I have not been able to find the complete study online, but the “Journal of Religion and Society” is a real publication produced by a center of religious studies at Creighton University, a Jesuit-run school in Omaha. (Gotta love those Jesuits. Can you imagine a Protestant fundamentalist school allowing a study like this to see the light of day?)
While I love the irony of the study, I have to admit it sounds a bit like the old “post hoc ergo propter hoc” line of argument, a common logical fallacy. Just because two things occur together does not mean once caused the other.
Religious Right leaders are masters of this faulty argument. I’ve often heard them say something like, “Ever since we took prayer out of schools, the crime rate has risen.” While it may be true that the crime rate has risen since 1962, other factors are probably to blame, not the Supreme Court’s ruling in Engle v. Vitale. A good researcher knows that a relationship must be established.
Still, in this case, I think the findings are intriguing enough to warrant more study. I can see at least a casual connection between religiosity and some of the social ills underlined in the study.
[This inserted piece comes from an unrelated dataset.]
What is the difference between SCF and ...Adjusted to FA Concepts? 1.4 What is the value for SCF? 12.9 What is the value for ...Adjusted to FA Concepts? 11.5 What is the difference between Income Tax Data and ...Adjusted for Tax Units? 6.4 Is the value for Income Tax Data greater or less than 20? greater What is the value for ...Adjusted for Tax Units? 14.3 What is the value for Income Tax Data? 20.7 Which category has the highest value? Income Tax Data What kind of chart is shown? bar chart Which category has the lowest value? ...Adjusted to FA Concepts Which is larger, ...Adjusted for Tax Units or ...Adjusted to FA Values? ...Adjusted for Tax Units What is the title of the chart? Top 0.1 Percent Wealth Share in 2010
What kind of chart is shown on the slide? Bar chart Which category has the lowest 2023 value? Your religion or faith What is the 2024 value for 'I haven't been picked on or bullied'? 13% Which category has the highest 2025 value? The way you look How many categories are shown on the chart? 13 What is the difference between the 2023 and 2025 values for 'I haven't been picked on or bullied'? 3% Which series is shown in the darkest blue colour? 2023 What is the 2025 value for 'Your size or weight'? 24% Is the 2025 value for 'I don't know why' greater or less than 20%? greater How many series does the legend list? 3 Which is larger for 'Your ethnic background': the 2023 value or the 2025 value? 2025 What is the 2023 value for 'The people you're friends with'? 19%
For example, most European nations teach young people comprehensive sex education in the schools, and contraceptives are widely available. In the United States, sex ed must be “abstinence based” and is often anchored in a fear-based model that attempts to scare teens into not having sex by telling them things like, “If you have sex before marriage, you’ll go blind!” The teens can see right through this nonsense — after all, no one on “The O.C.” ever goes blind — and they have sex all of the time. But because they haven’t been taught much about condoms, many teens don’t bother to use them. Many have only a crude understanding of how the human reproductive system works. Not surprisingly, we have higher teen pregnancy rates, higher teen abortion rates and higher rates of VD among teens.
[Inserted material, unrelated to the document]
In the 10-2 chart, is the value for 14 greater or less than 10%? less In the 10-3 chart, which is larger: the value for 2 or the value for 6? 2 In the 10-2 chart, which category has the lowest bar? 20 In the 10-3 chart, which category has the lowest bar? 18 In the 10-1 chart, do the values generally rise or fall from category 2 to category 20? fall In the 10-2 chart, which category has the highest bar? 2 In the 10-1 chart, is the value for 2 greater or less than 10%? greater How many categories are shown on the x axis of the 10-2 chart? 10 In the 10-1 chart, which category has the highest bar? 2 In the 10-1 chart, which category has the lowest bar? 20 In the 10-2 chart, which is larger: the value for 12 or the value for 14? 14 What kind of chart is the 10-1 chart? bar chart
One could argue in this case that it’s bad social policy that is causing the problem. But if religion is the underlying motivation for the bad social policy, it must shoulder much of the blame.
I also think we can safely blame conservative forms of religion for the lousy state of our social safety net. Every major religion preaches that you must watch out for the poor. Jesus talked about it constantly, and once even told a rich young man who wished to become a disciple that he would first have to give away his worldly possessions. The Torah commands care for the poor and even suggests setting aside 10 percent of income for that purpose. One of the Five Pillars of Islam is zakah — the requirement to put aside some of your wealth for the less fortunate.
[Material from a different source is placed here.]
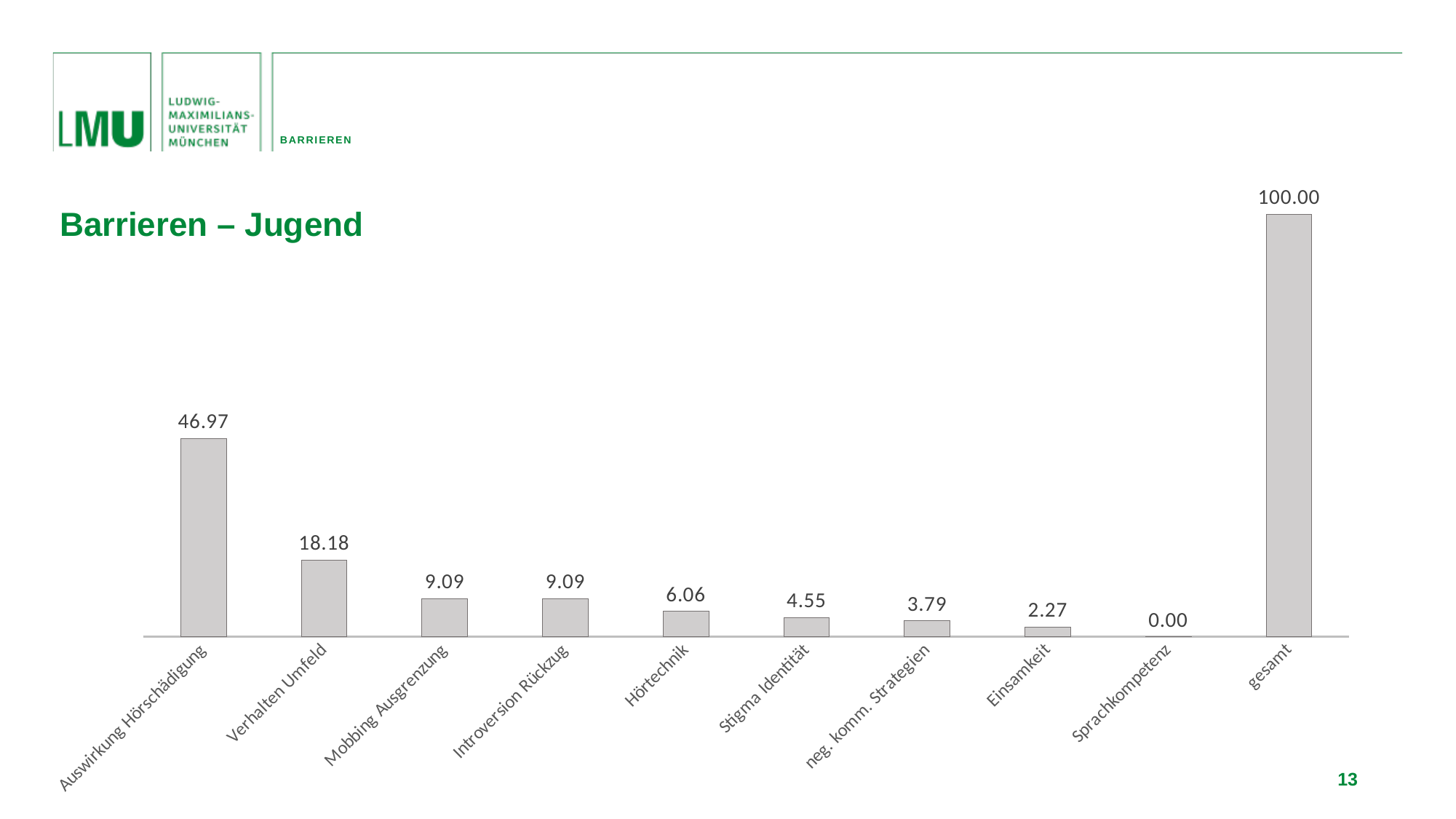
Which is larger, the value for Stigma Identität or the value for Einsamkeit? Stigma Identität What is the value for Verhalten Umfeld? 18.18 What is the value for Auswirkung Hörschädigung? 46.97 How many categories are shown on the x axis? 10 Which category has the highest value? gesamt What kind of chart is shown on the slide? bar chart What is the difference between the values for neg. komm. Strategien and Einsamkeit? 1.52 Which category has the lowest value? Sprachkompetenz What is the value for Sprachkompetenz? 0.00 What is the title of the slide? Barrieren – Jugend What is the difference between the values for Auswirkung Hörschädigung and Verhalten Umfeld? 28.79 What is the value for Hörtechnik? 6.06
Yet despite all of this plain talk from holy books, we in America have contented ourselves with stamping “In God We Trust” on our coins, inserting “under God” into the Pledge of Allegiance and tolerating massive amounts of “God talk” and prayer proclamations from our leaders. We get symbolism instead of substance.
While this goes on, 45 million Americans go without health care, and 12.7 percent of Americans live below the poverty line. A truly religious nation would not tolerate that.
In many ways, those godless heathens in Western Europe act more like Christians than most Americans.